* _Текст_
- - - -

Но если «Фантомас» имел для Вас такое значение, он должен был, вероятно, оказать какое-то реальное влияние на советское кино. Где же следы его преступной деятельности?
—Ну, как же, все-таки и Кулешов, и мы изучали это дело, переносили какие-то, если не сцены, то ассоциации.
Что, например?
Например, мы разбили сценарий «Трилогии о Максиме» на сцены, каждая из которых имеет свой интерес. Так и у «Фантомаса». Каждая сцена—это очередное приключение инспектора Жюва и его ассистента Фандора, как они борются с Фантомасом. И потом Эйзенштейн мне сказал, что ему нравится название нашего фильма «Возвращение Максима», потому что мы оба—почитатели приключенческой литературы, «Возвращения Шерлока Холмса» в том числе.
А как Кулешов использовал «Фантомаса»?
—«Приключения Мистера Веста в стране большевиков». Это будто бы пародия на детектив, а на самом деле—это игра в одном ключе. И в «Луче смерти»—то же.
А как Эйзенштейн использовал Фейада?
—Ну, согласитесь сами. Когда человек берет и ставит Островского с похищением дневника, где Александров ходит по проволоке, это же ясно—навеяно детективом американским и французским. Это кинематографический аттракцион, вписанный в пьесу Островского, в которой намека на это нет. Эйзенштейн в своих театральных постановках стремился к детективу.
«Вампиры» произвели на Вас такое же сильное впечатление?

- - - -

* _Предоставленные записи_
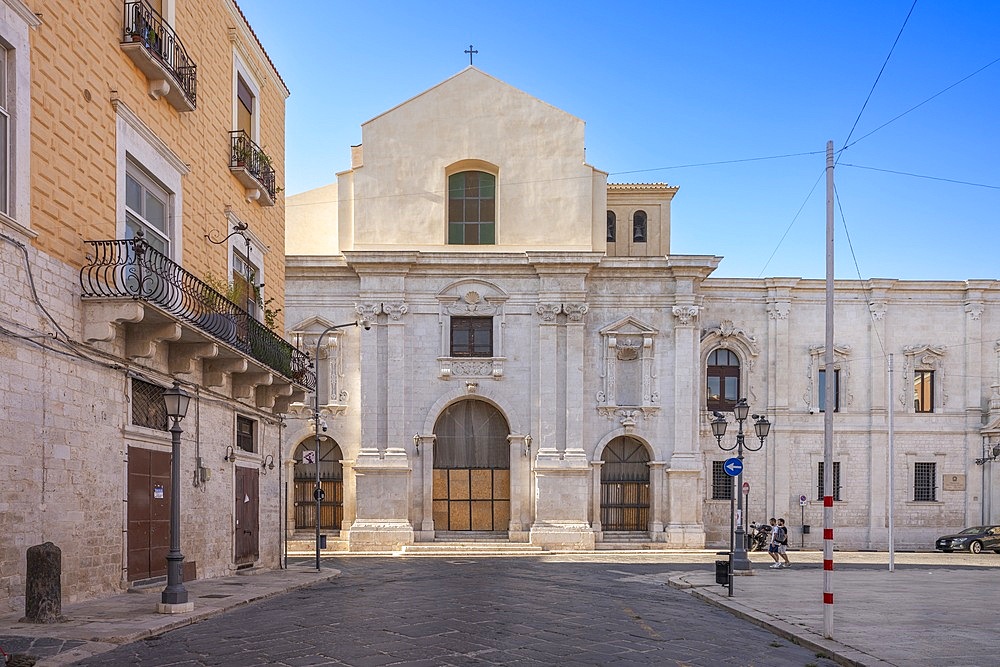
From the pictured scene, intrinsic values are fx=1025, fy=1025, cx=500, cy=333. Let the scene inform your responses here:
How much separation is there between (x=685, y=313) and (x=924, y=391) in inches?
→ 458

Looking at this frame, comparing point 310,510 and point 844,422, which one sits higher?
point 844,422

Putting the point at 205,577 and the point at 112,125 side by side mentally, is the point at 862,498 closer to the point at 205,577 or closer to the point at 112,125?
the point at 205,577

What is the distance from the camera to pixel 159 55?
16766 millimetres

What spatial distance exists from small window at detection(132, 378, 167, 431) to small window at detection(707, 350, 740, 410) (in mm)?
28008

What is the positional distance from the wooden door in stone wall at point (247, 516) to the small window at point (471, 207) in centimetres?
1755

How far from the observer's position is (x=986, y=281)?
42.2 metres

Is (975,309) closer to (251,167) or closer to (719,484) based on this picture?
(719,484)

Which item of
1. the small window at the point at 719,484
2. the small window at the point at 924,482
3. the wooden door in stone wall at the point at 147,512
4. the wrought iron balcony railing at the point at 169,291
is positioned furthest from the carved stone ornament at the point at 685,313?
the wooden door in stone wall at the point at 147,512

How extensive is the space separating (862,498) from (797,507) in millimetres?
2736

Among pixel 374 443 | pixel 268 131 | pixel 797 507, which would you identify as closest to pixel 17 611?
pixel 268 131

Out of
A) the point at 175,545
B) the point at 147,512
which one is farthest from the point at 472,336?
Result: the point at 175,545

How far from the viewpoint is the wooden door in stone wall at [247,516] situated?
22531 mm

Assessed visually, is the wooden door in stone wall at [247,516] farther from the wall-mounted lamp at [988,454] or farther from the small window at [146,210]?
the wall-mounted lamp at [988,454]

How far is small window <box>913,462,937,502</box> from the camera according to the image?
42.2 metres
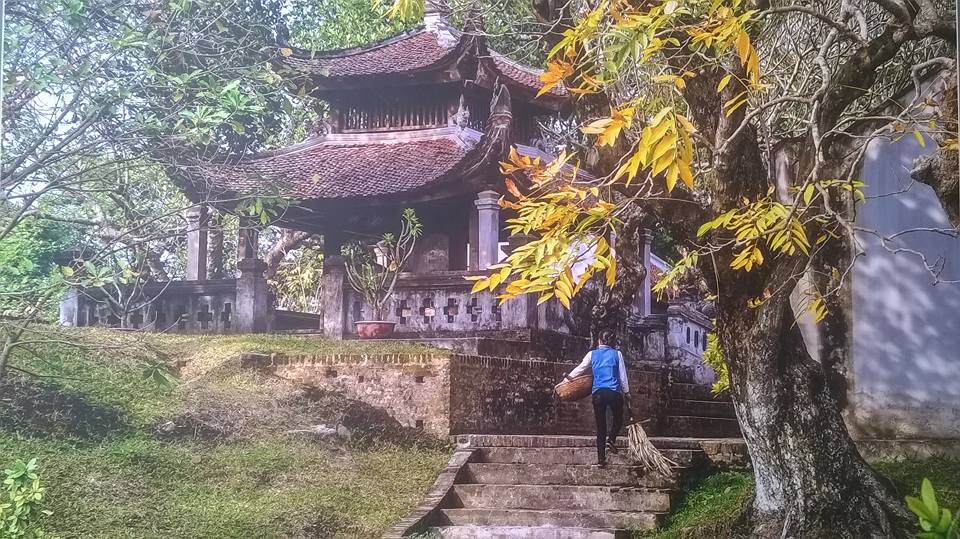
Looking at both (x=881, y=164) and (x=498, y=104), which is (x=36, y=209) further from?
(x=881, y=164)

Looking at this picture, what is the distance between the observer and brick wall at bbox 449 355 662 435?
4.80m

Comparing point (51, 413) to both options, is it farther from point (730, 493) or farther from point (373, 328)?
point (730, 493)

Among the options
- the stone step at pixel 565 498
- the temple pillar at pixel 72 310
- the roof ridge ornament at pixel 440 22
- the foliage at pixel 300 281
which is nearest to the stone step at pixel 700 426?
the stone step at pixel 565 498

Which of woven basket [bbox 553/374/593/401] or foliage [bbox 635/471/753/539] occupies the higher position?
woven basket [bbox 553/374/593/401]

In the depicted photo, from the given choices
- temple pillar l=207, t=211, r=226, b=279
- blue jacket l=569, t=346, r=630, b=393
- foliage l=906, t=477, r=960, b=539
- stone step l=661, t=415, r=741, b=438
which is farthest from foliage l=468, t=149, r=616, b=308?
foliage l=906, t=477, r=960, b=539

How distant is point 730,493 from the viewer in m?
4.43

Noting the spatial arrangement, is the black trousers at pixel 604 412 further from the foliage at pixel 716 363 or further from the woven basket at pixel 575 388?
the foliage at pixel 716 363

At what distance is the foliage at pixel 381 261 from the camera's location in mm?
5266

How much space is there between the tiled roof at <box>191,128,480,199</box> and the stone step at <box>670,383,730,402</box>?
5.89 ft

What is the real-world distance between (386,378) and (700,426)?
64.8 inches

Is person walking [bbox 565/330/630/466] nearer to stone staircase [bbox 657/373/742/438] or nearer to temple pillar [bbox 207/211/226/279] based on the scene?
stone staircase [bbox 657/373/742/438]

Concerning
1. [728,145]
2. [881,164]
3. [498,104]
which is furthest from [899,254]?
[498,104]

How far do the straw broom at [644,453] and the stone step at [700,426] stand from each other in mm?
299

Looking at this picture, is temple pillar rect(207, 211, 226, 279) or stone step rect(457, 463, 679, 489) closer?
stone step rect(457, 463, 679, 489)
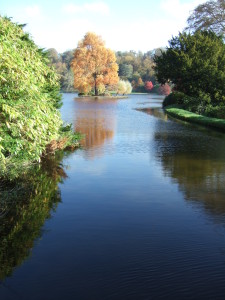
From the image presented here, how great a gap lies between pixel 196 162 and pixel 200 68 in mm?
26662

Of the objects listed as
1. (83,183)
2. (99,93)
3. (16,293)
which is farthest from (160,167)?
(99,93)

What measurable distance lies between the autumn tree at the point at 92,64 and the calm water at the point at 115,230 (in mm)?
64603

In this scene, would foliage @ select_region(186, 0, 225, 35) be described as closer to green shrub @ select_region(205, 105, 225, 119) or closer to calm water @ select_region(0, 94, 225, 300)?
green shrub @ select_region(205, 105, 225, 119)

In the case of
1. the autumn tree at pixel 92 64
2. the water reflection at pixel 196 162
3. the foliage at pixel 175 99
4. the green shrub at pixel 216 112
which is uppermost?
the autumn tree at pixel 92 64

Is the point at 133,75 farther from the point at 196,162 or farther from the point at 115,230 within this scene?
the point at 115,230

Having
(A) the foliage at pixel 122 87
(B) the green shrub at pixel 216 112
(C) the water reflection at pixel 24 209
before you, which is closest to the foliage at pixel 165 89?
(A) the foliage at pixel 122 87

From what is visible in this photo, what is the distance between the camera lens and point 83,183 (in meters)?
13.3

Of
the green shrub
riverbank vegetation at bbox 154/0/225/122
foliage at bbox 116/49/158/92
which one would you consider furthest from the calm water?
foliage at bbox 116/49/158/92

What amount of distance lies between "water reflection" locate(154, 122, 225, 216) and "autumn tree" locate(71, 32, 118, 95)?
178 ft

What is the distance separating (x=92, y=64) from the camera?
79438mm

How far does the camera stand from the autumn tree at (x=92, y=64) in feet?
260

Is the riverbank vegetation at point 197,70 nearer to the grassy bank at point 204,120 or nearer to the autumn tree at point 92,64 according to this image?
the grassy bank at point 204,120

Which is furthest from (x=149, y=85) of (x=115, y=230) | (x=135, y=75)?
(x=115, y=230)

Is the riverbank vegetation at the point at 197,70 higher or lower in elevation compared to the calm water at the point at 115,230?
higher
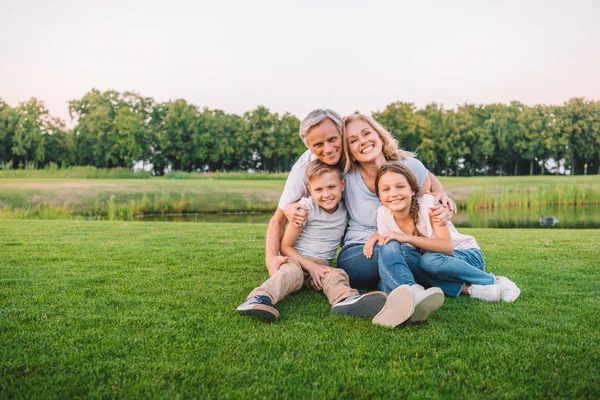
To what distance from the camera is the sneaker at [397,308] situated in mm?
2760

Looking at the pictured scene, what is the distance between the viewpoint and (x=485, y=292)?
353 cm

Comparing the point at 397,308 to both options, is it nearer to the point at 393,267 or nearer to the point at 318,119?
the point at 393,267

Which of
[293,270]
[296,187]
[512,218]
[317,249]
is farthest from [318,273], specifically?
[512,218]

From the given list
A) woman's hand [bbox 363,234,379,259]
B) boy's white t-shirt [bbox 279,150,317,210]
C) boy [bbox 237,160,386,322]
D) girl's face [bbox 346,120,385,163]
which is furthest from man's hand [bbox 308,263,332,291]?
girl's face [bbox 346,120,385,163]

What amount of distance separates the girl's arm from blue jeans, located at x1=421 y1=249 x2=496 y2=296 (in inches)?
2.1

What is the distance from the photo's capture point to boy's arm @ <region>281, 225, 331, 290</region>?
3.67m

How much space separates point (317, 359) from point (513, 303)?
1.83 metres

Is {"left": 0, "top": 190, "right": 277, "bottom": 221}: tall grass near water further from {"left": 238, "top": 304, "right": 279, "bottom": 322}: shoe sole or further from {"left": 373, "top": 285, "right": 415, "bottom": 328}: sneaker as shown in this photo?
{"left": 373, "top": 285, "right": 415, "bottom": 328}: sneaker

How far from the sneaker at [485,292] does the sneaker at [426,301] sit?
874 mm

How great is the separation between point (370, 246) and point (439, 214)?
560mm

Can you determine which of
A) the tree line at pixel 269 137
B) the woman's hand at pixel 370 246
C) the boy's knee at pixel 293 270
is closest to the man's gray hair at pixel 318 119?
the woman's hand at pixel 370 246

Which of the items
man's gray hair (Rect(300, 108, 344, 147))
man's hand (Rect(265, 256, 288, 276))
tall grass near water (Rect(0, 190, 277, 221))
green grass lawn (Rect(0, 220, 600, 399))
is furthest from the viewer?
tall grass near water (Rect(0, 190, 277, 221))

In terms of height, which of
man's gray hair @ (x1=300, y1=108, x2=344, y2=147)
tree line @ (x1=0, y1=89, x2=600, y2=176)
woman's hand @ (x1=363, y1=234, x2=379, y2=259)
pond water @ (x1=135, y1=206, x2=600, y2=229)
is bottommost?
pond water @ (x1=135, y1=206, x2=600, y2=229)

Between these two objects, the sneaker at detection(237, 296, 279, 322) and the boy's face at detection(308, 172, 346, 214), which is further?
the boy's face at detection(308, 172, 346, 214)
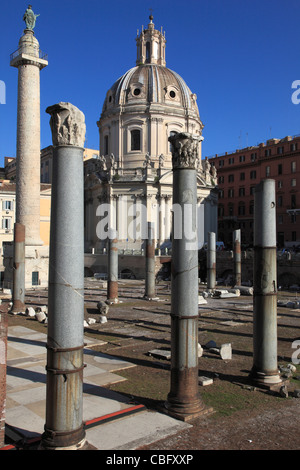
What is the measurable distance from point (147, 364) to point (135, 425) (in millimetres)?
4775

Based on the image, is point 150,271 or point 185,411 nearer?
point 185,411

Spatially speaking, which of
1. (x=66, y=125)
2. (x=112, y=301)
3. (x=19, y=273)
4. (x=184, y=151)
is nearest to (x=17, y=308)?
(x=19, y=273)

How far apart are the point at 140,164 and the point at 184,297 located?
45439 mm

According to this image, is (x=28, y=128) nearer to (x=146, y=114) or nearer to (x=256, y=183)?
(x=146, y=114)

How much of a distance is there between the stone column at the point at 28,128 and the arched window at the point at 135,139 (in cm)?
2373

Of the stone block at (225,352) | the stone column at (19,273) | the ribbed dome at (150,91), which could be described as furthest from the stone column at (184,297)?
the ribbed dome at (150,91)

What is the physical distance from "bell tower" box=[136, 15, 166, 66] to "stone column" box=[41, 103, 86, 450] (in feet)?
182

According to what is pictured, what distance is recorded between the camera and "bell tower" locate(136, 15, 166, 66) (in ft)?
195

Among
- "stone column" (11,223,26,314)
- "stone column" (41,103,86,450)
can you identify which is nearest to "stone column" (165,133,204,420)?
"stone column" (41,103,86,450)

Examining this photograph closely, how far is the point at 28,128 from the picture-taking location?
31.6 metres

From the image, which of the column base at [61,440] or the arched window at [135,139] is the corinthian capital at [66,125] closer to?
the column base at [61,440]

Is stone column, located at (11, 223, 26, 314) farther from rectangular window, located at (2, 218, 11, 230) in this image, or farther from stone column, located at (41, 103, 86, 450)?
rectangular window, located at (2, 218, 11, 230)

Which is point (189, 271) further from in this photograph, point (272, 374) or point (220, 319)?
point (220, 319)

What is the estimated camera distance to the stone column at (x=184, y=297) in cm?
905
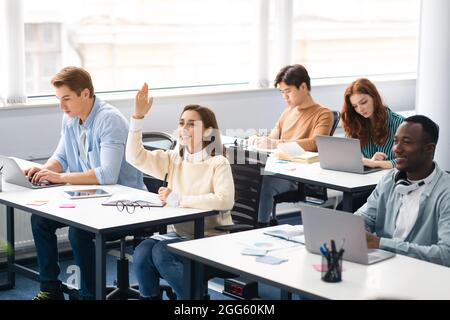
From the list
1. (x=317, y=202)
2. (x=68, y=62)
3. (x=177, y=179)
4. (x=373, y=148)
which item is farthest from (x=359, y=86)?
(x=68, y=62)

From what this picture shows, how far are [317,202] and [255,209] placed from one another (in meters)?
1.55

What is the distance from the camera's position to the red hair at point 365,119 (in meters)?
5.45

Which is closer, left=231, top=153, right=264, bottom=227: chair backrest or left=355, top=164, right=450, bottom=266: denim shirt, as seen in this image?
left=355, top=164, right=450, bottom=266: denim shirt

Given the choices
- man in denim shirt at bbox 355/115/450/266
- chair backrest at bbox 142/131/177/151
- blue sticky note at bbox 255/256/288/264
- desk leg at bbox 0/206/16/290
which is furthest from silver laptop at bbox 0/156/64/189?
man in denim shirt at bbox 355/115/450/266

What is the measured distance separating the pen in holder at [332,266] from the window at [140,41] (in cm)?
346

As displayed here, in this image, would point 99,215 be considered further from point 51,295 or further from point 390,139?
point 390,139

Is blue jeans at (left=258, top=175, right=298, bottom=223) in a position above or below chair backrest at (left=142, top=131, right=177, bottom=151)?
below

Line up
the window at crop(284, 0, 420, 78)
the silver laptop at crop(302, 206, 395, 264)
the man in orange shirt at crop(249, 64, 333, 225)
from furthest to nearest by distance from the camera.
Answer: the window at crop(284, 0, 420, 78) → the man in orange shirt at crop(249, 64, 333, 225) → the silver laptop at crop(302, 206, 395, 264)

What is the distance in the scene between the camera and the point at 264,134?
6.49 meters

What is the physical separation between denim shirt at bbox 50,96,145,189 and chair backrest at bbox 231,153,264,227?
2.16ft

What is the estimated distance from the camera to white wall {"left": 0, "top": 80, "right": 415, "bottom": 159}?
18.4 feet

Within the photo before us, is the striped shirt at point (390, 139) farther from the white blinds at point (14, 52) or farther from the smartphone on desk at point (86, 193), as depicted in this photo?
the white blinds at point (14, 52)

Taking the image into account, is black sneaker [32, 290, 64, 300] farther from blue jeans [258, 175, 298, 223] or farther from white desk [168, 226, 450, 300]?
blue jeans [258, 175, 298, 223]

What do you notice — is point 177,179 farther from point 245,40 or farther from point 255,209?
point 245,40
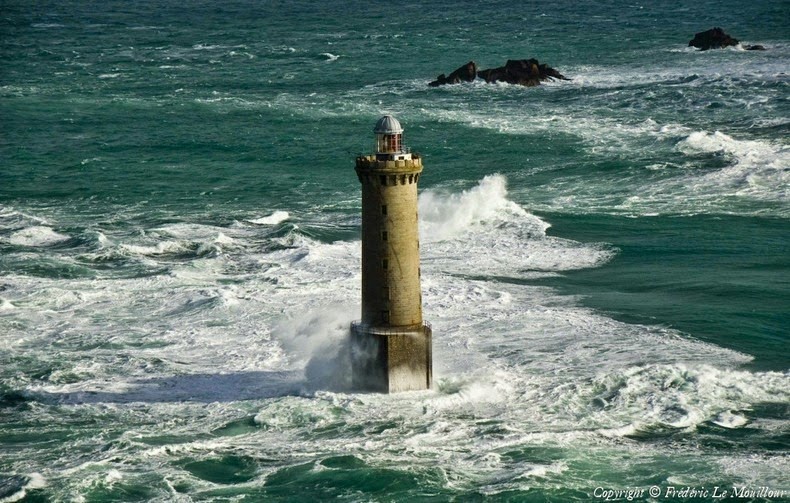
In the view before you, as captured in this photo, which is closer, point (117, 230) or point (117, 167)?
point (117, 230)

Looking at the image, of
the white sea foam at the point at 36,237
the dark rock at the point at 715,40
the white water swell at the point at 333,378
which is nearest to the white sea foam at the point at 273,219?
the white water swell at the point at 333,378

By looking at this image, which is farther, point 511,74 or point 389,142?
point 511,74

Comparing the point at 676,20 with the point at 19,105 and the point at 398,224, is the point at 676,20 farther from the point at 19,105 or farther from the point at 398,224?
the point at 398,224

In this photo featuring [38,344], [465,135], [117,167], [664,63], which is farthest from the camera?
[664,63]

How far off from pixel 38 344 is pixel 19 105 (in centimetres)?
5492

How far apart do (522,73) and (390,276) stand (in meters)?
64.0

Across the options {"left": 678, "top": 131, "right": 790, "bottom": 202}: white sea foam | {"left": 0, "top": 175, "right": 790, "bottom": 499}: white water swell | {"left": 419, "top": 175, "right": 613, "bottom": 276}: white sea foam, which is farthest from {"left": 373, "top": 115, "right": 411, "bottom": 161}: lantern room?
{"left": 678, "top": 131, "right": 790, "bottom": 202}: white sea foam

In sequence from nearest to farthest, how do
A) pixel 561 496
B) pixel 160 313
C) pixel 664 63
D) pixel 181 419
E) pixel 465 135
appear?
pixel 561 496, pixel 181 419, pixel 160 313, pixel 465 135, pixel 664 63

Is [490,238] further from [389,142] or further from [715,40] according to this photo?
[715,40]

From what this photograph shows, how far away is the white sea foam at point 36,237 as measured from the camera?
62469 millimetres

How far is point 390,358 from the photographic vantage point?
141ft

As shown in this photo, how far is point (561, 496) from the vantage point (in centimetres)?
3694

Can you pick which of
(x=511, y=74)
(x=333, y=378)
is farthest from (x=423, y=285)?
(x=511, y=74)

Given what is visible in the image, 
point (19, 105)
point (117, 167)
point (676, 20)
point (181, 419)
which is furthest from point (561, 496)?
point (676, 20)
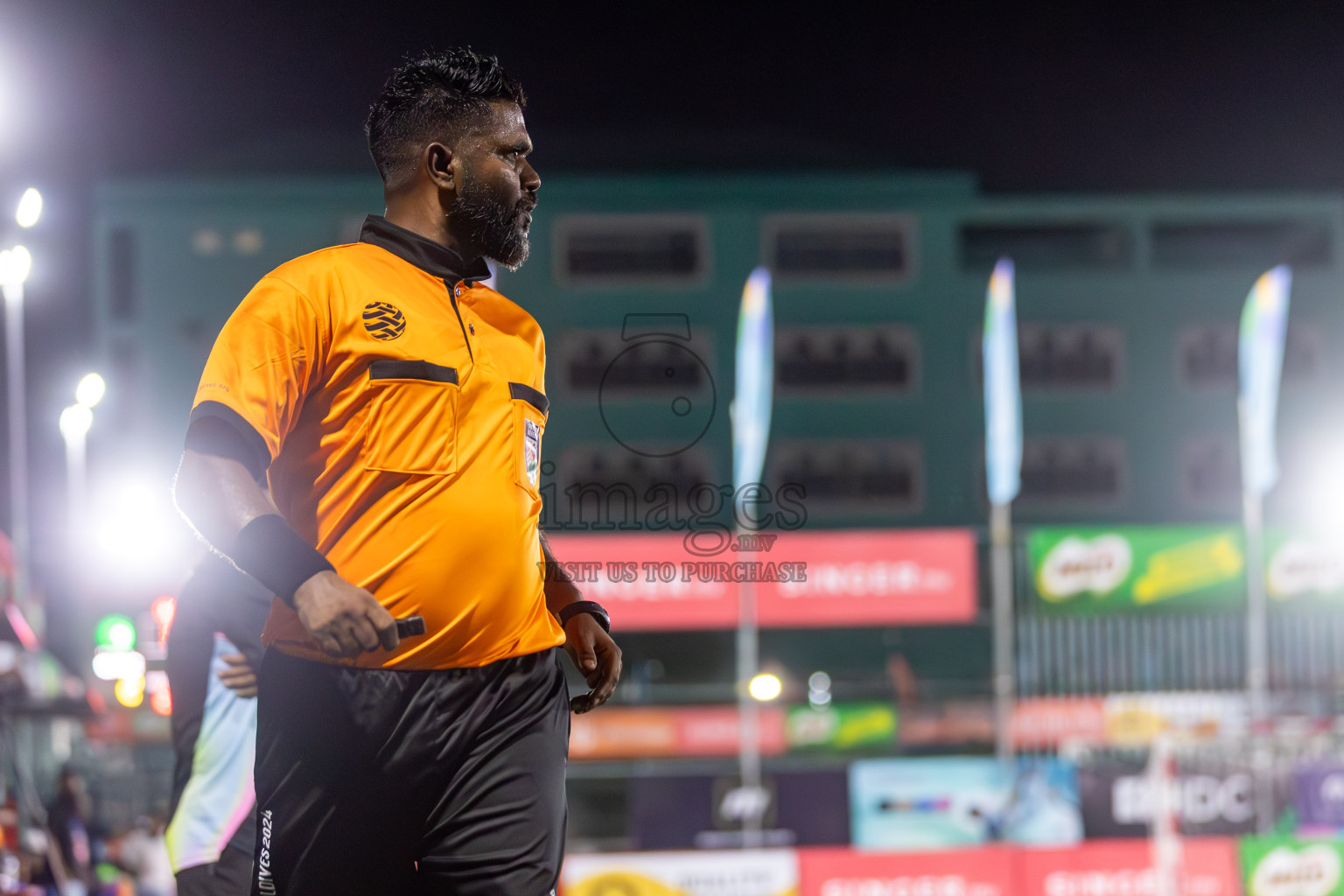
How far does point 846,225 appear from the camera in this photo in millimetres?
28000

- - - -

* _Задания к тексту_
• a. Объясните по тексту, почему Эйзенштейну понравилось название фильма «Возвращение Максима».
• b. Кто, согласно тексту, борется с Фантомасом в каждой сцене?
• c. Определите, соответствуют ли тексту следующие утверждения: (i) сценарий «Трилогии о Максиме» разбили на сцены; (ii) в пьесе Островского есть намек на детективный аттракцион; (iii) в постановке Островского Александров ходит по проволоке.

* _Ответы к заданиям_
• a. Эйзенштейну понравилось это название, потому что он и говорящий — почитатели приключенческой литературы, в том числе «Возвращения Шерлока Холмса».

• b. Инспектор Жюв и его ассистент Фандор.

• c.
(i) Да: «мы разбили сценарий «Трилогии о Максиме» на сцены».
(ii) Нет: «в которой намека на это нет».
(iii) Да: «где Александров ходит по проволоке».